Sanofi y Teva informan datos positivos a largo plazo de duvakitug en la enfermedad inflamatoria intestinal
Teva y Sanofi comunicaron datos positivos a 44 semanas del estudio de extensión a largo plazo RELIEVE UCCD de duvakitug. Los resultados muestran una eficacia clínica y endoscópica duradera en pacientes con colitis ulcerosa y enfermedad de Crohn que respondieron a la inducción.
Teva Pharmaceutical Industries y Sanofi anunciaron resultados positivos del estudio de extensión a largo plazo (long-term extension, LTE) RELIEVE UCCD de duvakitug, un anticuerpo monoclonal humano en investigación dirigido contra TL1A. El ensayo mostró una eficacia clínica y endoscópica duradera, mantenida durante 44 semanas, en pacientes con colitis ulcerosa (ulcerative colitis, UC) y enfermedad de Crohn (Crohn's disease, CD) que inicialmente respondieron a la fase de inducción.
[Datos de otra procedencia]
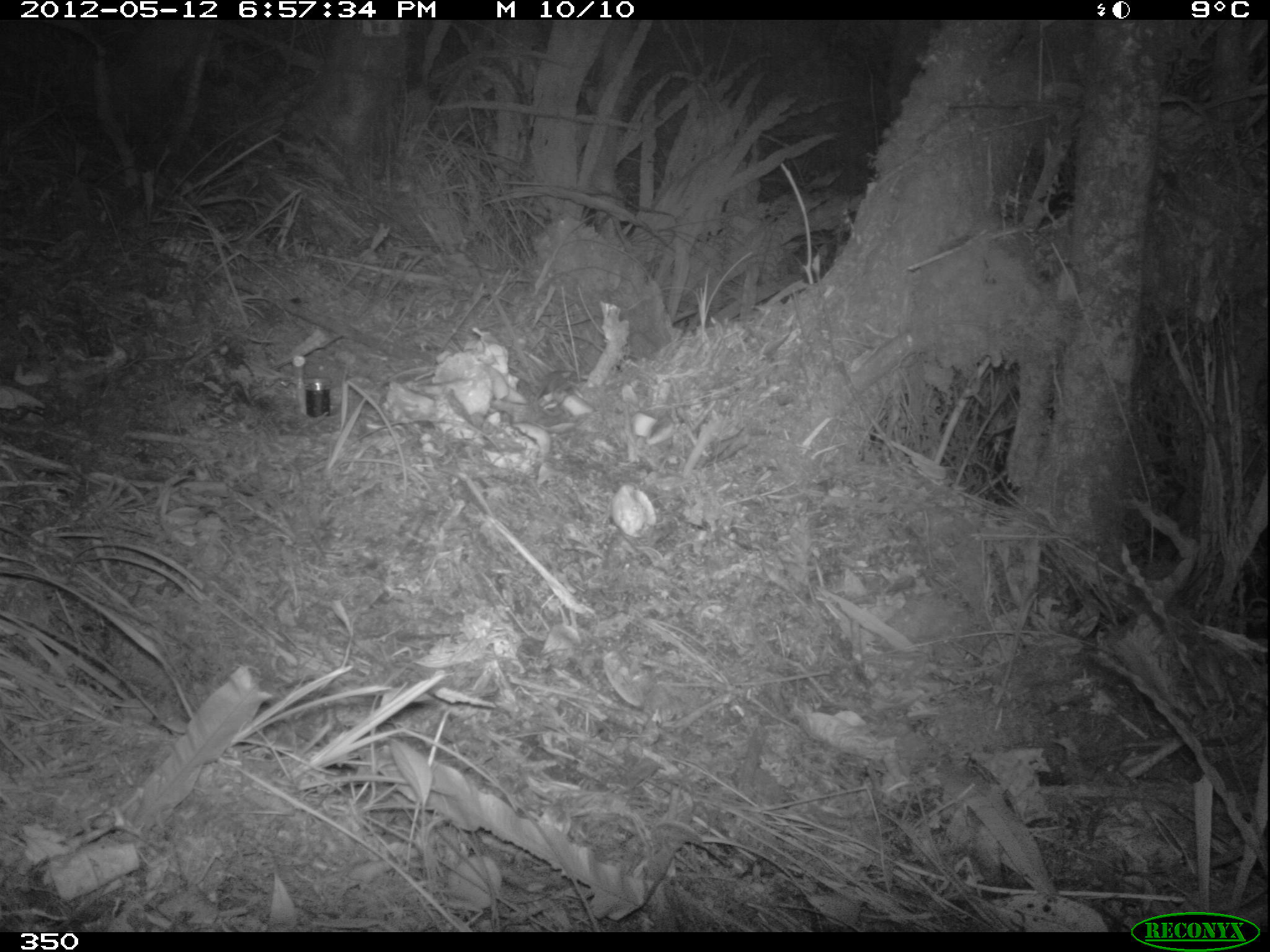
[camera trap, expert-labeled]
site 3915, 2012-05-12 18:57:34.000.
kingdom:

RELIEVE UCCD LTE es un estudio aleatorizado, doble ciego, que evalúa la eficacia, la seguridad y la tolerabilidad a largo plazo de duvakitug en UC y CD, las dos formas más comunes de enfermedad inflamatoria intestinal (inflammatory bowel disease, IBD).
Estos datos de mayor duración refuerzan la eficacia observada en el estudio de inducción RELIEVE UCCD de fase IIb, que demostró que los pacientes lograron una respuesta clínicamente significativa con duvakitug en comparación con placebo en la semana 14.
Ya están en marcha cuatro estudios de fase III de duvakitug.